The judge told the jury that all they had heard was circumstantial and “the outcome of the case rests on the evidence of Daley”.

They believed in the cell confession and Stone was convicted in 1998 – only for it to be sensationally quashed by the court of appeal three years later.

Barry Thompson, a prisoner who had provided evidence supporting Daley’s account, admitted post-trial that he had made up a conversation with Stone under pressure from the police.

A second prisoner, Mark Jennings, who had offered similar testimony, admitted taking money from the media and being offered more in the event of Stone’s conviction. “A lot of people were being paid,” says McDonald.

A retrial was ordered for 2001. Stone was convicted again at Nottingham crown court, with the jury splitting 10-2. He was, however, given leave to appeal in 2005 on the grounds that the judge in the trial should have raised more questions about the reliability of a cell confession when summing up.

It was not enough for the appeal court. Mr Justice Walker judged it would have been obvious anyway to the jury that “Daley was dishonest, a criminal, with an ability to lie when it suited him, even on oath, and had taken every kind of drug”.

The further testimony of a prisoner who came forward to say Daley had told him he had been lying was found to be unconvincing, as it was some years later to the CCRC when a second man came forward saying similar.

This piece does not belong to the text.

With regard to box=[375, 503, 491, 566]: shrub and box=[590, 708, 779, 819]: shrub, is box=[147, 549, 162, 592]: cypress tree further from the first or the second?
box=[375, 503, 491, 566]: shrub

Then Bellfield intervened.

“In 2017 there was a documentary on the BBC and on the back of that I received a letter in chambers from a prisoner who had befriended Levi Bellfield,” says McDonald. “The letter said: ‘Levi Bellfield told me he did it’. There was a follow-up letter as well. [Bellfield] had drawn a plan of where he had left the bodies in the field [for the prisoner]. He then went into great detail about what he had done and he said a lot of things that I was of the view that only the murderer would know.”

McDonald made a submission to the CCRC. “They came back and said: ‘We don’t find Bellfield credible’.”

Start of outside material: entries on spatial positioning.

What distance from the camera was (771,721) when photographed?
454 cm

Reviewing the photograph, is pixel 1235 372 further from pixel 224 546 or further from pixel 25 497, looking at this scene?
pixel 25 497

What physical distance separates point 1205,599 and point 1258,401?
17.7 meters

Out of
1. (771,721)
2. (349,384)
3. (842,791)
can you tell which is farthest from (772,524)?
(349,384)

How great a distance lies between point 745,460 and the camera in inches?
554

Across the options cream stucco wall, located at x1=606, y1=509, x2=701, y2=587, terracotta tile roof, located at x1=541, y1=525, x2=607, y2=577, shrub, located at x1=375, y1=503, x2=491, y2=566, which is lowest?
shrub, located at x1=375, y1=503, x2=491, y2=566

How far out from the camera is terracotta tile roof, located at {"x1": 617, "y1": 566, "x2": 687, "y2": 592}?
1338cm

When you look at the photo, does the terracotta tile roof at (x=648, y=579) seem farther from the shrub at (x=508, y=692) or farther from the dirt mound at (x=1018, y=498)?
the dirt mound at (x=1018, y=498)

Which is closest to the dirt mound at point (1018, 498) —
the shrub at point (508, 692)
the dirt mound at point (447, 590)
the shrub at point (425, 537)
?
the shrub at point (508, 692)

The “bizarre” reasons given included that Bellfield in his conversations with the informant had mixed up the clothing worn by the two girls in his description of events and that he had said Russell was wearing a white bra when she was actually wearing a white vest top.

Levi Bellfield
Serial killer Levi Bellfield admitted to the Russell killings but later retracted his confession. Photograph: Metropolitan police/PA

It was further claimed that Bellfield could have picked up some of the less well-known details he had spoken of from an obscure website chronicling the case. “But that presumes he has access to a website and he doesn’t as he is in a secure unit in HMP Frankland,” says McDonald.

Then, in February 2020, a month before the Covid lockdown, Bellfield wrote to Stone’s solicitor, Paul Bacon, inviting Stone’s legal team to visit him in prison.

He admitted knowing the area and being in Kent as a taxi driver on the day of the murder, dismissing the alibi given by his former girlfriend. But he would not go as far as admitting to the killings.

“We kind of almost played good cop, bad cop and as a consequence I wasn’t invited to the next meeting,” says McDonald. It was in that subsequent meeting on 7 December 2021 and in a lengthy letter that Bellfield finally confessed.

“Something like this has never happened, in the sense I’ve committed a crime and another person has been arrested,” Bellfield wrote in a statement submitted to the CRCC.

But it was leaked to the Sun. “Then he gets angry,” says McDonald. “And then his retraction is leaked, too: ‘This is all made up.’”

It was an infuriating development that adds some ballast to the argument that Bellfield is playing games. McDonald’s September submission to the CRCC is a detailed chronology of events, providing a rationale behind Bellfield’s change of heart.

For now, all McDonald and his client can do is wait and go over the case in those daily calls. “He knows every element of his case, backwards,” McDonald says of Stone. “Each hurdle we fail at, it is always: ‘What’s next, what do we do?’”

The holes in the case against McDonald’s client are becoming ever more glaring, he says. “I don’t have to prove someone else did it. The only question is, ‘Is the conviction sound?’ Well, put it all together, the answer must be ‘no’”.